This menu features a photo of Portland’s Memorial Coliseum on the front and a drawing of it on the back. Portland completed this coliseum in 1961 at a cost of $8 million ($62 million today). For about a decade, it hosted a minor league hockey team, various rock concerts (I sat in the front row listening to Frank Zappa in the only rock concert I ever attended), and auto, boat, and home shows. Eventually, the Portland Trailblazer basketball team made its home there, but its owner, Paul Allen, built a another arena a few blocks away that had some 60 percent more seats. Today, the Memorial Coliseum still exists mainly because the city doesn’t have the political will to tear it down.
Click image to download a 2.3-MB PDF of this menu.

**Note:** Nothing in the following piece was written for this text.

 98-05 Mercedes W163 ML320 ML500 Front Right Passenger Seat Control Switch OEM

The menu is pretty elaborate for a railroad that actually had few opportunities to serve people dinner. In 1965, it had two major passenger trains a day between Portland and Spokane, one of which connected with the North Coast Limited at Pasco and the Empire Builder in Spokane, while the other connected with the Mainstreeter in Pasco and the Western Star in Spokane. Of these, the only train that operated during the dinner hour was the eastbound connection with the North Coast Limited/Empire Builder. To serve this train, in 1947 the SP&S bought just one streamlined diner that shuttled back and forth between Portland and Spokane. It supplemented this in 1966 when it bought a former MKT diner.

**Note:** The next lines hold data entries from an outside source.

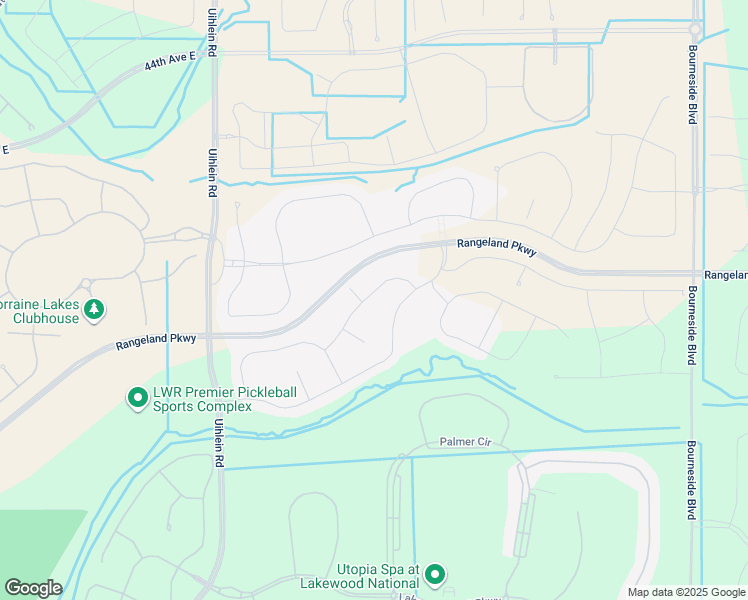 map of restaurants, bars, coffee shops, grocery stores, and more near 17222 Cresswind Terrace in Bradenton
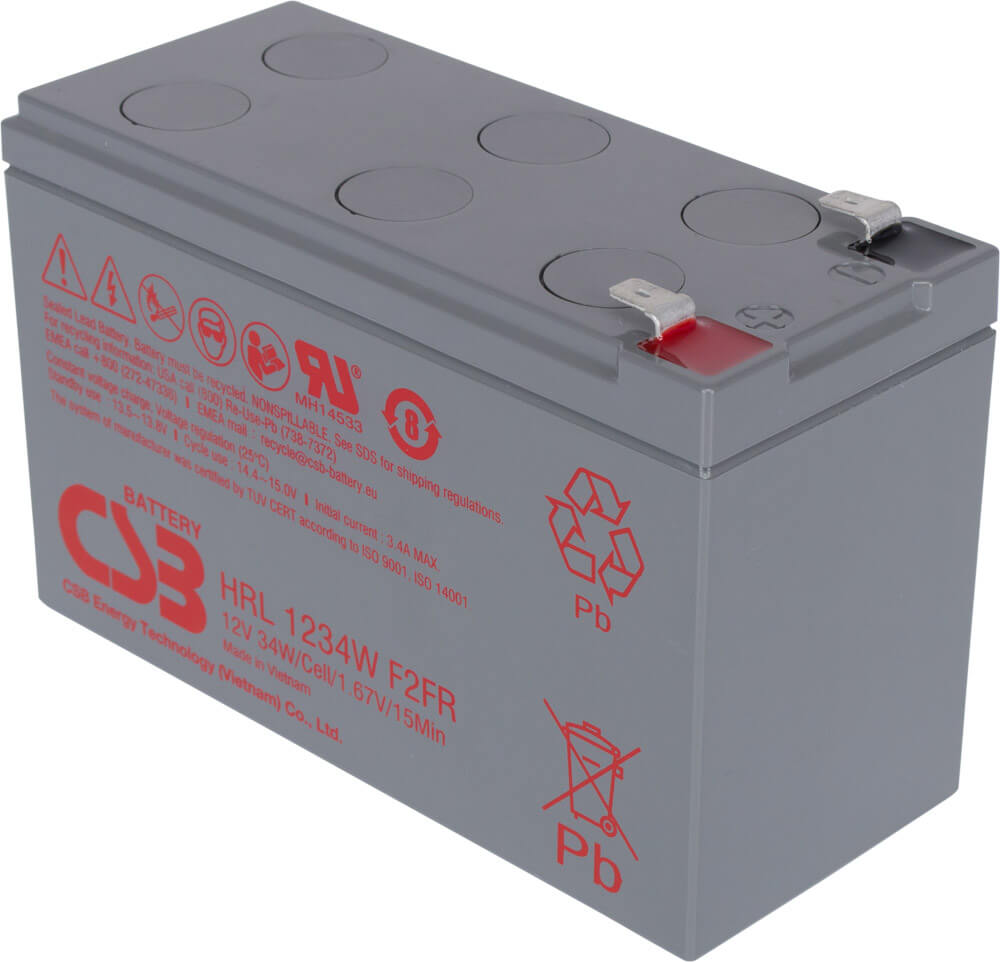 CSB Lead-acid battery HRL1234WF2-FR CSB Lead-acid battery HRL1234WF2-FR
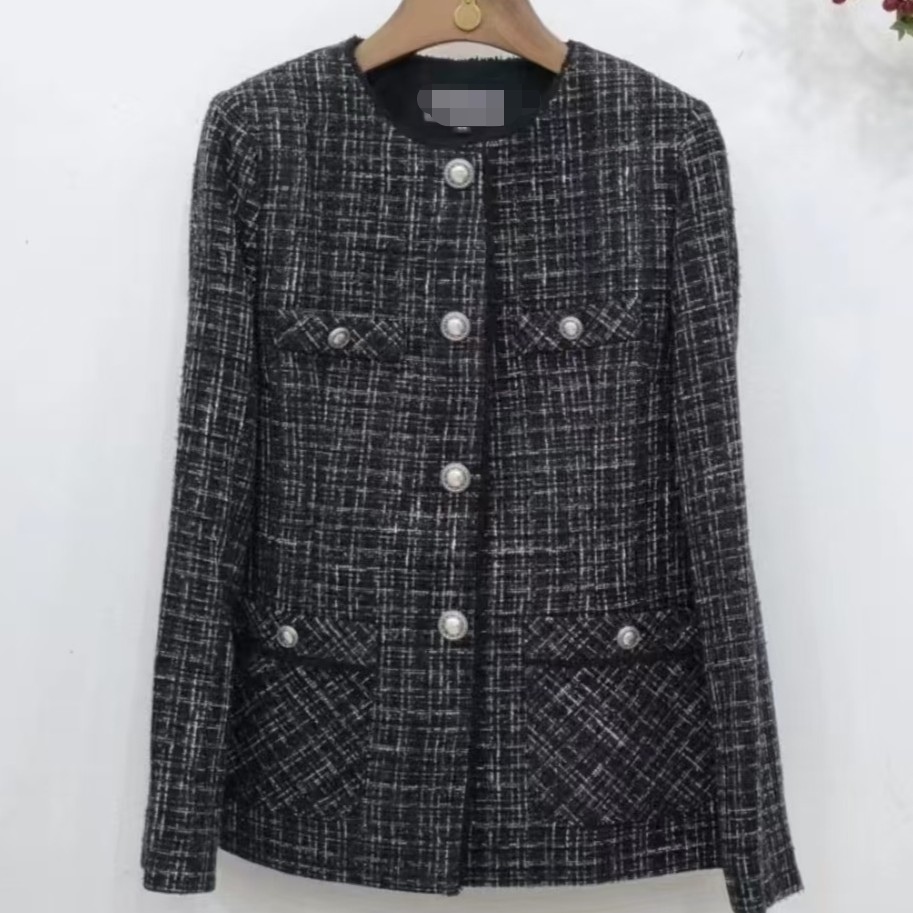 韩国新款小香风短外套气质百搭时尚春秋款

Despite this, the menu had five entrées on the table d’hôte side: prime rib; salmon; Swiss steak; chicken a la king; and “steak,” presumably the same as the “broiled N.Y. cut steak” on the a la carte side. The a la carte side had nine other entrées, only two of which–the chicken and Swiss steak–were on the table d’hôte side. That meant the SP&S commissary had to provide the ingredients for a dozen different entrées for the patrons of just one train a day–quite a difference from Union Pacific menus that only had five entrées and no a la carte items (though the UP also had café cars offering a la carte service).
The most expensive item on the menu is the table d’hôte steak dinner, for $5.40 (about $40 today). The other table d’hôte entrées ranged from $3.50 to $4.10 (about $25 to $30 today). The differences in prices between the table d’hôte entrées and a la carte ones ranged from $1.65 for the steak to $1.95 for the Swiss steak. That’s a pretty good deal for hungry train riders considering that all the extras that come with a table d’hôte meal could add up to around $3.50.
The menu also offers “plate dinner no. 2” which was either “chef’s suggestion” or “ham or cheese omelet,” with potato, vegetable, bread, ice cream, and beverage, all for $2.60 (about $19 today).
Most railroad dining cars, including Amtrak, have had the unusual (for a restaurant) practice of requiring patrons to write down their orders and give them to the servers. I don’t know the history behind this; it is possible that early dining car crews were not expected to be literate. In any case, this particular menu added that patrons should “Place order by number and write selection on check.” This is peculiar because of the more than 75 items on the menu, the only one that has a number is “plate dinner no. 2.” Perhaps “place order by number” was another by-gone habit on SP&S diners, and the railroad forgot to remove this statement when it dropped the numbers.